D’abord, l’intrigue se déroule sans temps morts, avec l’habituelle rigueur de Clouzot pour en dire le maximum en quelques plans. La course de Bernard Blier dans la foule ou son interrogatoires sont, chacun à leur manière, des remarquables moments de mise en scène. Bernard Blier y trouve peut-être le rôle de sa vie, comme Louis Jouvet absolument formidable en policier blasé mais humain, sorte de Maigret en plus mince affublé d’un enfant noir ( ! ). Cette présence d’un mulâtre comme d’un superbe personnage de lesbienne ou d’un chauffeur de taxi anarchiste qui refuse de témoigner font de
Quai des orfèvres un film beaucoup plus subtil que ce qu’on pourrait penser a priori. Parmi les plus belles scènes du film, le dialogue ou Louis Jouvet admet sa trop grande sympathie pour la femme lesbienne " parce que vous êtes comme moi : vous n’aurez jamais de chance avec les femmes " ou la tentative de suicide d’un personnage digne des meilleurs films noirs américains. L’aspect plus proche du documentaire autour du monde des artistes est tout aussi réussi et le film grouille autant de vie que
Les enfants du paradis.
Quai des orfèvres est l’un des meilleurs films policiers français de tous les temps.
Le casse de l’oncle Tom/
Cotton comes to harlem ( Ossie Davis, 1970 )
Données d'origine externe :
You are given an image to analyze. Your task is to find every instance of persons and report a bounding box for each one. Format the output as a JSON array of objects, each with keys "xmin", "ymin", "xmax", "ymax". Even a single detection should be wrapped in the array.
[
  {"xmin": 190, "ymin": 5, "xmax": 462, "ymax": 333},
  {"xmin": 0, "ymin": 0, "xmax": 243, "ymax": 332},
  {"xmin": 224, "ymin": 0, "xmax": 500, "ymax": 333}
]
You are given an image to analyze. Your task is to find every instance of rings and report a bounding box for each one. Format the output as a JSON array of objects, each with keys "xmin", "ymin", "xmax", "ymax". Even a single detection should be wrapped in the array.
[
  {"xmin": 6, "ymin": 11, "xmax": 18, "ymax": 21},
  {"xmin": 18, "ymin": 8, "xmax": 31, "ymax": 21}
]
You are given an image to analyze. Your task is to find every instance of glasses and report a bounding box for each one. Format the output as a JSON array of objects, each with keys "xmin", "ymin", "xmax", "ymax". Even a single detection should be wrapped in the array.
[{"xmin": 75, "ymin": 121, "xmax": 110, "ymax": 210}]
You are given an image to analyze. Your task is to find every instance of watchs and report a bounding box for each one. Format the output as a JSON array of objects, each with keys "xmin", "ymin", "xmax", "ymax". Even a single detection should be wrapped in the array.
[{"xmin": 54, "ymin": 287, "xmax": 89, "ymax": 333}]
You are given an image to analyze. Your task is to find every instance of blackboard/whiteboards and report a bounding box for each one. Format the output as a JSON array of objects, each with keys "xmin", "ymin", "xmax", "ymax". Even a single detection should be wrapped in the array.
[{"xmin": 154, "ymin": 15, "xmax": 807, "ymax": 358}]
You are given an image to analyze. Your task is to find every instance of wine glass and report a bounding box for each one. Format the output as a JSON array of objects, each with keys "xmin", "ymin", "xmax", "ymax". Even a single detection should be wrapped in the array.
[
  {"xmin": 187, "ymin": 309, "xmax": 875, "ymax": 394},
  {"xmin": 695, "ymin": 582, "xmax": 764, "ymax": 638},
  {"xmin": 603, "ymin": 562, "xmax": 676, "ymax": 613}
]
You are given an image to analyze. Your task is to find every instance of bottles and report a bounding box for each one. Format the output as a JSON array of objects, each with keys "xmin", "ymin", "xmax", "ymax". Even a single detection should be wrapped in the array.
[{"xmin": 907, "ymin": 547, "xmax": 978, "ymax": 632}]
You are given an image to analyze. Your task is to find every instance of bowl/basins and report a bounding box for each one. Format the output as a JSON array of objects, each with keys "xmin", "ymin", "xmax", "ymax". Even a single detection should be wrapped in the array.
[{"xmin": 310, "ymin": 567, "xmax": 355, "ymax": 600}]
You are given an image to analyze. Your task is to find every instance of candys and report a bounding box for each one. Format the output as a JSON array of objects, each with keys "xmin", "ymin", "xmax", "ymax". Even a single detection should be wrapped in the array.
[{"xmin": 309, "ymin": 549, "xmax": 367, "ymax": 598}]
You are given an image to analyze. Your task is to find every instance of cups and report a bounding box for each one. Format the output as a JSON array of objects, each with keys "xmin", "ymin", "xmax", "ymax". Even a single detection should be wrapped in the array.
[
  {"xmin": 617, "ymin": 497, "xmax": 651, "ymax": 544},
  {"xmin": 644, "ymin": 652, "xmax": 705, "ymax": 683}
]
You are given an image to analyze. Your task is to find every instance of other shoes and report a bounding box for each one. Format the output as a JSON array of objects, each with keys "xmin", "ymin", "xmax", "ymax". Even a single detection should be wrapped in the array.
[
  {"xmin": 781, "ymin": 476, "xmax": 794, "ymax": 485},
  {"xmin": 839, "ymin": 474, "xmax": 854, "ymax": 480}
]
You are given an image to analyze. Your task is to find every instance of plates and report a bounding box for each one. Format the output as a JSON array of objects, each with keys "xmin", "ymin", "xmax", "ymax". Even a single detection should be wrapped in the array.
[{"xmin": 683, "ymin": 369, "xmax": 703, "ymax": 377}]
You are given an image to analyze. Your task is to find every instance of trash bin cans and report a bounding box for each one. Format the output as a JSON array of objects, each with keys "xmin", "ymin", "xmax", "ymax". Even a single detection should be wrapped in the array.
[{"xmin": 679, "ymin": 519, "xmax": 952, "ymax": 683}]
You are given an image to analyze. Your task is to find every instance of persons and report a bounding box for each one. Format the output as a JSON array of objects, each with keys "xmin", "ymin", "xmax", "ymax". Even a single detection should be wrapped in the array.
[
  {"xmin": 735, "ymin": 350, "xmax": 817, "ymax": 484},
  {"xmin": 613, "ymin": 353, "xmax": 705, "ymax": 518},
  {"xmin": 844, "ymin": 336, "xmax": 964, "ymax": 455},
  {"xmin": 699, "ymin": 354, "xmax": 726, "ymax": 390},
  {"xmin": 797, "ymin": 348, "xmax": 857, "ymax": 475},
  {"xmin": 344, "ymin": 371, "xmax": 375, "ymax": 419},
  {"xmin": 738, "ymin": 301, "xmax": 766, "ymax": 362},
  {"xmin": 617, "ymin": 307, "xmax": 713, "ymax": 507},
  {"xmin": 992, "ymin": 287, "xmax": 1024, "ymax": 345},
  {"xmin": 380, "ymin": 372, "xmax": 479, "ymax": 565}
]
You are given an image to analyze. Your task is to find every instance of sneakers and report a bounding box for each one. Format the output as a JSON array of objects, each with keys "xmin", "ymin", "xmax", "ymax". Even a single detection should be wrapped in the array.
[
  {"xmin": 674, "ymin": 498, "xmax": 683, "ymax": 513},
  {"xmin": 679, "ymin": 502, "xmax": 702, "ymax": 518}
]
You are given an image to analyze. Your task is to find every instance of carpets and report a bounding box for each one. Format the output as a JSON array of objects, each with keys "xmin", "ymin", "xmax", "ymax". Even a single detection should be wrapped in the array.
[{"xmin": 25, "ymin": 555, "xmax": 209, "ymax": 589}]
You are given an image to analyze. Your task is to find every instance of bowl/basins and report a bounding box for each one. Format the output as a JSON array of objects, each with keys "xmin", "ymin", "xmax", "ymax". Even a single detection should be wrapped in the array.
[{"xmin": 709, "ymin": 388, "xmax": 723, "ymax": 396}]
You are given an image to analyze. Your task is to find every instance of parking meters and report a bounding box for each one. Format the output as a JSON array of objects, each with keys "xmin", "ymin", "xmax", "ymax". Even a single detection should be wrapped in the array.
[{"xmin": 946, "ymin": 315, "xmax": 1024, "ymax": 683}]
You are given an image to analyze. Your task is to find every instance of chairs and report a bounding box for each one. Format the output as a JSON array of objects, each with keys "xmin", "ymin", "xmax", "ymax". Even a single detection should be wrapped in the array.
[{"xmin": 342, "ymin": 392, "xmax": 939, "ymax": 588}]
Ed ( Raymond St Jacques ) et Digger ( Godfrey Cambridge ) sont deux policiers noirs patrouillant dans Harlem. Le révérend O’Malley ( Calvin Lockhart ), très populaire au sein de la communauté noire, leur semble particulièrement louche.
Pour les historiens du cinéma,
Shaft ou
Sweet Sweetback’s Baadasssss Song sont les films déclencheurs du phénomène blaxploitation, sauf qu’ils sont tous deux postérieurs d’un an au film d’Ossie Davis. Si quelque un peut m’explique ça, je serais très curieux d’avoir l’explication, mais pour l'instant c'est donc plutôt celui-ci que je considère comme le précurseur du mouvement.
Ce
Cotton comes to harlem ( le titre français est vraiment trop débile ) bénéficiait de deux choses extrêmement rares dans le genre : une absence de gros racisme anti-blanc et un vrai scénario du romancier Chester Himes. Qui plus est, Godfrey Cambridge est aussi charismatique que Fred Williamson dans
Black Caesar. Bref, durant les premières minutes, on se prend à espérer d’avoir enfin le très bon film de blaxploitation, et évidemment ce n’est pas le cas, pas DU TOUT.
Déjà, il y a une terrifiante incapacité du réalisateur à intéresser le spectateur à l’histoire, mais aussi à la rendre compréhensible. C’est bien simple, à mi-film on n’y comprend plus rien, qui est avec qui, pourquoi, qui court après qui… Et les réactions des personnages sont complètement débiles. Un exemple révélateur : la foule qui après avoir soutenu le révérend durant tout le film se détourne totalement de lui à la fin parce qu’il a trois gouttes de sang sur le visage. Je veux dire, à côté de ça, la mort de Marion Cotillard est d’une totale crédibilité.
Raymond St Jacques est une endive et Calvin Lockhart surjoue comme un porc. Les gunfights sont confus et si les poursuites en voiture sont un peu meilleures, reste qu’on retient surtout des effets humoristiques qui foirent tous aussi lamentablement les uns que les autres. Et surtout, c'est le premier blaxploit' que je vois ou la BO est aussi quelconque ( les Isaac Hayes, Willie Hutch et autres Marvin Gaye ne viendront que plus tard ).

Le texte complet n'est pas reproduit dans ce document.